We are halfway through 2017, and I haven’t written in months. I have been hit by a strong wave of depression, and while trying to commit to usual self-care routines, I have not yet brought myself out of the void. I am tired and sad and weak. The only thing keeping me going right now is the love that I am surrounding myself with, which brings me to a point I haven’t really covered yet.
Many people recycle the line that you have to love yourself before you are loved, but please don’t listen to them. I think there’s credence to that in a sense that when you harp about people leaving, people will tend to leave, but it goes no further than that. I have coped for years in my past with self hatred and have been loved tremendously and wholly regardless, and for someone to further shame you for hating yourself is ludacris; don’t listen to it.
While we can’t control other people and we don’t have full control on who comes into our life, we do have more control over who stays in our life than we realize. Family is of course more difficult, especially when we are under 18, but for a great portion of our life, we can control the kind of love we accept and the kind of love we refuse. This is crucial to quality of life. Even as an introvert, I can safely say positive social interaction is as vital as food and water to human life.
Surround yourself with people who enrich you; who allow you to grow; who are honest with you and respectful; who are communicative and expressive, especially during times of conflict. Be a person who enriches others; who allows others to grow; who is honest and respectful; who is communicative and expressive, especially during times of conflict. This nurtures your spirit. This nurtures the world.

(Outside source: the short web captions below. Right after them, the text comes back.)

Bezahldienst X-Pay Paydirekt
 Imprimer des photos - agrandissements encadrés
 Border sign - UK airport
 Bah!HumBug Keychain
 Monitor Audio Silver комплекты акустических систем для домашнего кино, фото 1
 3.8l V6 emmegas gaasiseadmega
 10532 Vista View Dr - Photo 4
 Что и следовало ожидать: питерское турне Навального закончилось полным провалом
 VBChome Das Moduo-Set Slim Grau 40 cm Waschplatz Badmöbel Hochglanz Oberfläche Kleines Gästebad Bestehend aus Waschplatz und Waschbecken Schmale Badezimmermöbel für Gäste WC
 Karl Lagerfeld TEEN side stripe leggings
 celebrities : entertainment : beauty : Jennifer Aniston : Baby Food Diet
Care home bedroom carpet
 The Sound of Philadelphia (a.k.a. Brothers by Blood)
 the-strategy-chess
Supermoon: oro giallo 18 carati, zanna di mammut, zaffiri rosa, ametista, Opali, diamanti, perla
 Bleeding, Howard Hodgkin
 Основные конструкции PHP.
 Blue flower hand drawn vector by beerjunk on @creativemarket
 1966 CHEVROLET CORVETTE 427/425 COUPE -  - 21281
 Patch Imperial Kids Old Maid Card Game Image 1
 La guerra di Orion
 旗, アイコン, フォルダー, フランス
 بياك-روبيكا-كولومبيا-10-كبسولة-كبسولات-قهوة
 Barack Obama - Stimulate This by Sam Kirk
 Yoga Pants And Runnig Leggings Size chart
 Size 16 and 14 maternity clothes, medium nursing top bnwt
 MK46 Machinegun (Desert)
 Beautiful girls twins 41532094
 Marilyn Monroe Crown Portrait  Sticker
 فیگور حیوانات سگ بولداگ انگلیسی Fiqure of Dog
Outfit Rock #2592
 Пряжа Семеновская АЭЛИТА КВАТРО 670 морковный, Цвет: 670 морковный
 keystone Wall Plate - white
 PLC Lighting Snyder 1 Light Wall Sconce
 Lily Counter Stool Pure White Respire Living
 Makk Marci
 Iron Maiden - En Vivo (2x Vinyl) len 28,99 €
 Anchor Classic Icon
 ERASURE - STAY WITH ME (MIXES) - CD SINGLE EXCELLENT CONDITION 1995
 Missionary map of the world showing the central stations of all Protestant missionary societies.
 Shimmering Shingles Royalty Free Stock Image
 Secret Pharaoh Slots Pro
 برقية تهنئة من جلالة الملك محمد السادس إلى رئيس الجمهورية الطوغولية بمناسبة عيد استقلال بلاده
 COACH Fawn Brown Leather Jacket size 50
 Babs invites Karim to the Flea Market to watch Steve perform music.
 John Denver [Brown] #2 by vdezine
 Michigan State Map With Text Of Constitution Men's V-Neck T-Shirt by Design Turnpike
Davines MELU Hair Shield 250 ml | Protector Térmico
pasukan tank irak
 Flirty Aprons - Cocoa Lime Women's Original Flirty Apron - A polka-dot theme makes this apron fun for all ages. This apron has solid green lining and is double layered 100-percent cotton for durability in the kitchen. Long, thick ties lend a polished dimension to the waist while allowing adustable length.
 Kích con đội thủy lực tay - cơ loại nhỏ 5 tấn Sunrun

I strongly believe in self-sufficiency and self-reliance; I can even say I admire it above almost all else. But I am far away from it on my journey still, and I would be not be alive without the people who have supported me and who support me now. I will expand more on the concept of recovery from abuse soon, as suffering from abuse related PTSD, trauma from abuse is a huge and serious issue to me that I know all too intimately. But for now, I’m exhausted. For now, this is all I can do. I hope everyone is well today.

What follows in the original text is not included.